Integration and external communication

Integration and external communication configuration defines how the system connects to and exchanges information with external systems. By configuring transport mechanisms, messaging, connectivity, and AI tools, you control how data and events flow between the IBM Sterling® Order Management System and external applications.

This configuration supports reliable, scalable integrations and separates external communication from core workflow and business logic. This separation helps you update integrations without redesigning process models.

Overview

Order management often relies on external systems such as payment, fulfillment, and logistics services. Integration and external communication configuration governs how those interactions occur, rather than when logic runs or how workflows are structured.

You can configure how services communicate outside the system by using transport mechanisms, messaging patterns, connectivity settings, and AI tools. AI tools define how the system interacts with external services by using service definition files, which helps you manage integrations in a consistent and reusable way.

This configuration works alongside service definitions and actions. Service definitions describe available services, while AI tools define how those services are used in integrations. Together, these configurations help you control both what the system does and how it communicates with external systems.

Separating integration configuration from workflow and execution logic helps ensure that external communication can be updated or extended without redesigning process models.

Managing integrations with AI tools

Use AI tools to define how the system interacts with external services. Each AI tool uses a service definition file to configure how requests are sent and how responses are processed. AI tools help you manage integrations in a consistent and reusable way. You can create, view, modify, and delete AI tools in Order Hub.

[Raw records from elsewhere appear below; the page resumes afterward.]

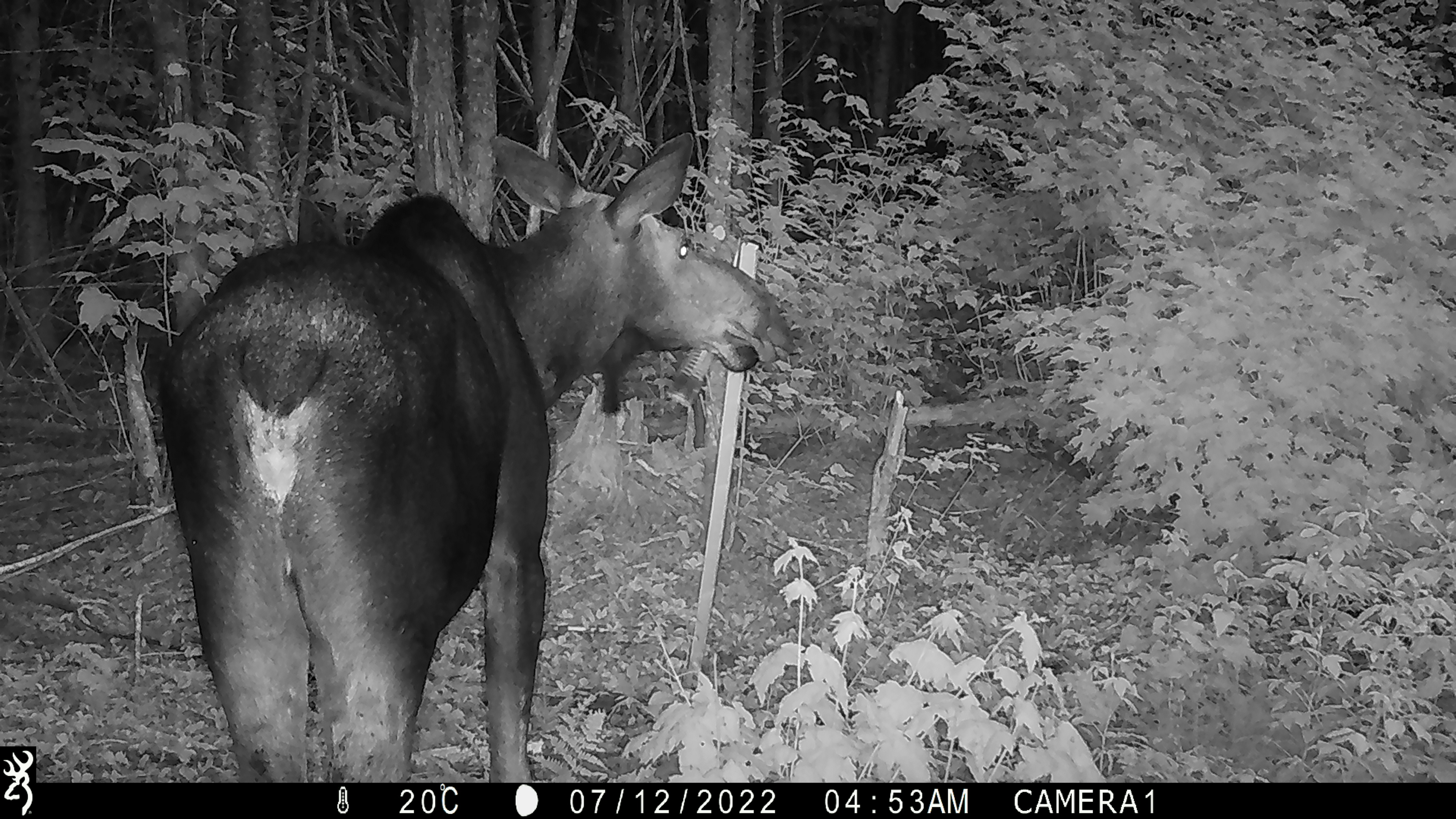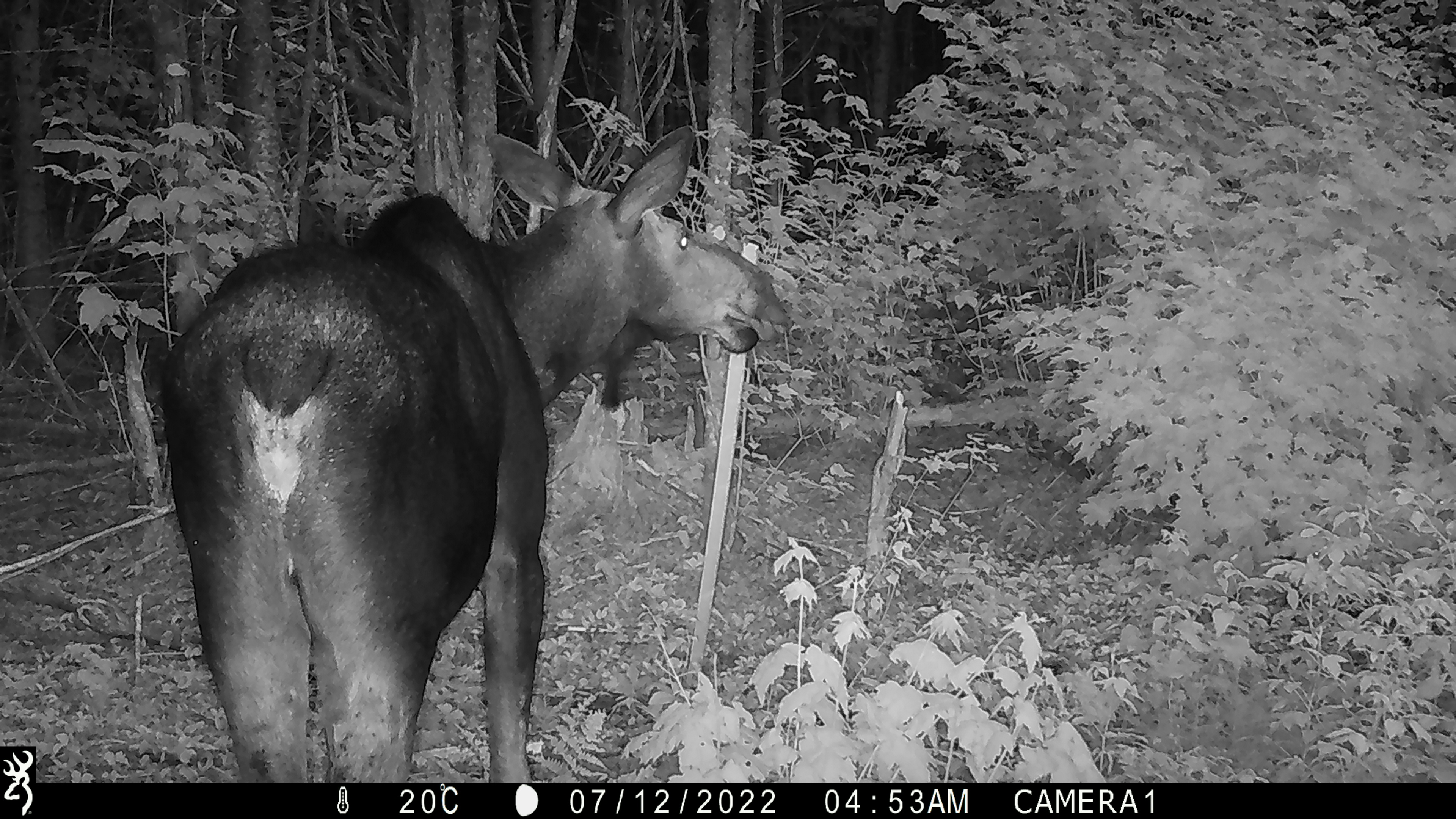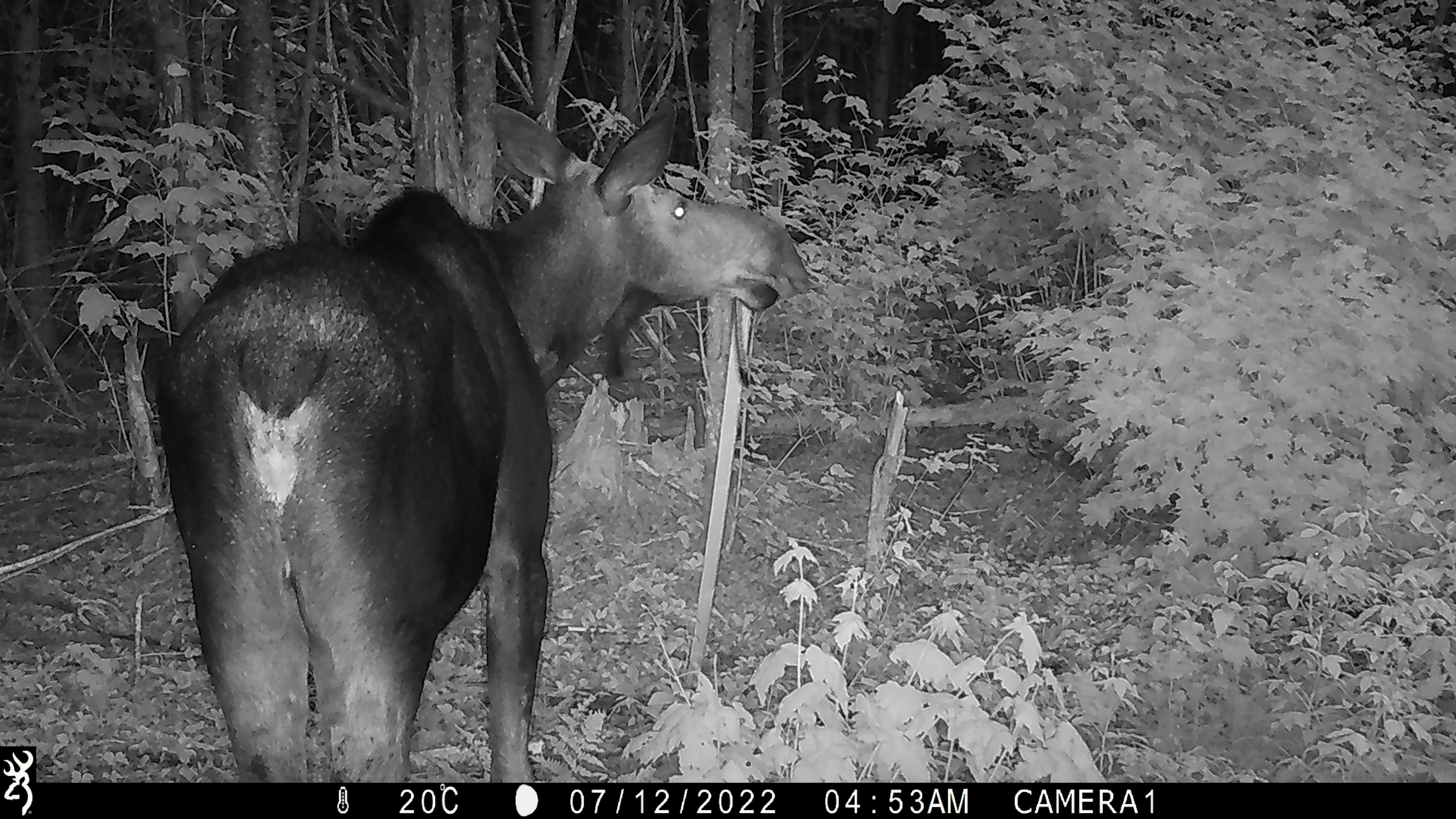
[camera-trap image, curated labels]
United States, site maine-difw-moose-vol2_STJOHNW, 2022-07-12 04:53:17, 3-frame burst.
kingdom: Animalia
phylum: Chordata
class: Mammalia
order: Artiodactyla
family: Cervidae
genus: Alces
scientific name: Alces alces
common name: moose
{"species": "moose (Alces alces)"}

For more information, see AI tools.

Transport mechanisms

Transport mechanisms define how messages are sent to and received from external systems. They provide the technical foundation for integration, such as synchronous or asynchronous communication, and determine how data is transmitted beyond the order management system.

Teams configure transport mechanisms independently, and services reference them for consistent reuse.

Messaging and event publishing

Messaging and event publishing define how the system communicates state changes and processing outcomes. Events enable external systems to react to order lifecycle milestones without tightly coupling integration logic to workflows.

Messaging configuration supports scalable and loosely coupled communication patterns across functional domains.

Integration endpoints and connectivity

Integration endpoint and connectivity configuration defines where messages are sent and how connections are established. These configurations include endpoint definitions, connection settings, and other connectivity details that are required to communicate with external systems.

Centralized connectivity configuration helps isolate environment‑specific settings from business logic.

External system connectivity

External system connectivity covers the management of connection settings that help ensure reliable and secure communication with external applications. This configuration includes maintaining connection parameters and helping ensure that integrations remain operational as systems and environments change.

Apache Kafka integration

Apache Kafka is supported as a transport mechanism for event‑driven integration scenarios. Kafka enables scalable, asynchronous communication for publishing events and messages to external consumers.

Kafka integration is used with service definitions and transport components to support high‑volume and loosely coupled integrations.